At work, she said the policies are changing to better protect the employees: masks in all areas of the hospital all day long and regular, ongoing communication.
“It’s hard to keep up,” she said, “but we all know that hospitals have never seen anything like this before.”
Waiting for test results
Dr. Michelle Foth, a pediatrician at Callie Pediatrics, said the office has made several changes in the way it is handling things now, including keeping respiratory patients outside.
Kids presenting with respiratory symptoms who need a strep test now get it curbside, she said as an example.
However, they are still doing well checks and shots in the clinic, especially for their younger patients.
“We want to make sure we keep up with immunizations,”she said. “We don’t want there to be an outbreak of pertussis because of this.”
For the time being, Foth is at home and isolated as she waits for coronavirus test results. She said the symptoms started on Sunday, a fever that was not in keeping with the bad allergies she typically deals with at this time of year.
“The problem with this pandemic is that we’re tuned in to every little symptom,” she said. “Is it or isn’t it, is it or isn’t it?”
“The odds are I will get this”
Staying connected with friends and talking about something other than this virus are critical for Dr. David Lane, who has over 20 years of experience working in health care here.

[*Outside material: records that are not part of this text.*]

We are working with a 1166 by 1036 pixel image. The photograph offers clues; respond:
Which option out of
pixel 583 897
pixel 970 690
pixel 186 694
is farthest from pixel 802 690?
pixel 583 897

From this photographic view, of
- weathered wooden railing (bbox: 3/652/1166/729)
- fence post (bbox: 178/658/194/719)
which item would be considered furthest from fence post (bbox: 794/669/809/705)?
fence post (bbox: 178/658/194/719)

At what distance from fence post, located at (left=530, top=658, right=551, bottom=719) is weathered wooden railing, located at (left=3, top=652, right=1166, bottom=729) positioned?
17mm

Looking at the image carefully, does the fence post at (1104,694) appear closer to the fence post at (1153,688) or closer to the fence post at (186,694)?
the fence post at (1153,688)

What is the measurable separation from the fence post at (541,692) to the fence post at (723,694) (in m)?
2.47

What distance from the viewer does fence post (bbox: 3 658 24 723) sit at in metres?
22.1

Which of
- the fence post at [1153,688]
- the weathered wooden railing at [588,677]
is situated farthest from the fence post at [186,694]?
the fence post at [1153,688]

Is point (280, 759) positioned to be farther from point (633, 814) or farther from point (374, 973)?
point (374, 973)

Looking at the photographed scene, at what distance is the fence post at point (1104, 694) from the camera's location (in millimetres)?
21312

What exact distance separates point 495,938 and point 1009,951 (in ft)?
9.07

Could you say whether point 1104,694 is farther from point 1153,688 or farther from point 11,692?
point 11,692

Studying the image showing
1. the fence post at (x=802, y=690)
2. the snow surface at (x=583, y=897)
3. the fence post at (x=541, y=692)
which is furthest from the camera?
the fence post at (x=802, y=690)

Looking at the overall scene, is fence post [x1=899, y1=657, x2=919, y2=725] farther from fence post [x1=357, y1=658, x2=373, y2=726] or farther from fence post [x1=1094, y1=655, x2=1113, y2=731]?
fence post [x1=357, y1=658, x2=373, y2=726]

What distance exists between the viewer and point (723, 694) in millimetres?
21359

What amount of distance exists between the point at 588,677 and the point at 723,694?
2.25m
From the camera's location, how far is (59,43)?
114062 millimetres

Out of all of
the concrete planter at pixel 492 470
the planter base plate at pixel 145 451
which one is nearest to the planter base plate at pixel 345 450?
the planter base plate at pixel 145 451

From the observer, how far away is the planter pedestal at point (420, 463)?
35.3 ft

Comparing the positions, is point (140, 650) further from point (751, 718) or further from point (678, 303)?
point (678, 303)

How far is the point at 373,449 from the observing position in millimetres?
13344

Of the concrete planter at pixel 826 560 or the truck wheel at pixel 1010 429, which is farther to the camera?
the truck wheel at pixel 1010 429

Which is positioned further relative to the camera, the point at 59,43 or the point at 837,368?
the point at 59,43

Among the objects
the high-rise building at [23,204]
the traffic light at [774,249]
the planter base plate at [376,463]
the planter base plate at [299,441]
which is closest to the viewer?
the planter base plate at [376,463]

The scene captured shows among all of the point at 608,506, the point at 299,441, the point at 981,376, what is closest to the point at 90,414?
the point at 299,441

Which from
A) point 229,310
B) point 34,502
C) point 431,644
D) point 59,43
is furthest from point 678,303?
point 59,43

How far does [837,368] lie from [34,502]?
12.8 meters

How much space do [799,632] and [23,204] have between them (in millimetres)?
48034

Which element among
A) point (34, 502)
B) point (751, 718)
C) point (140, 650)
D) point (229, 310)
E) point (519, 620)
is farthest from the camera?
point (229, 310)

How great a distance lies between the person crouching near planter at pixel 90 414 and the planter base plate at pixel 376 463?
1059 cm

Lane, an emergency-room physician at both St. Joseph’s and St. Mary’s hospitals, said working helps him take his mind off the virus and what it could mean in his life.
“The odds are I will get this,” he said. “I’m just trying to wall myself off from it emotionally.”
How are things changing for him as he prepares?
His son is staying with Lane’s ex-wife for now so there’s not any risk of exposure from him for either one of them.
He’s also focusing on getting new routines in place to offset years of doing things one particular way.
For example, he now walks directly into the laundry room when he gets home and his doctor scrubs go straight into the wash. Next, immediately, a shower.
“You have to make new routines,” he said. “You’ve gotta repeat and repeat them to make it automatic.”
Lane said neighbors have asked him if he needs groceries or help with anything else, which he finds very comforting.
“Community is so important for helping everyone get through this,” he said. “But I’m isolating myself as long as I’m working, until this ends.”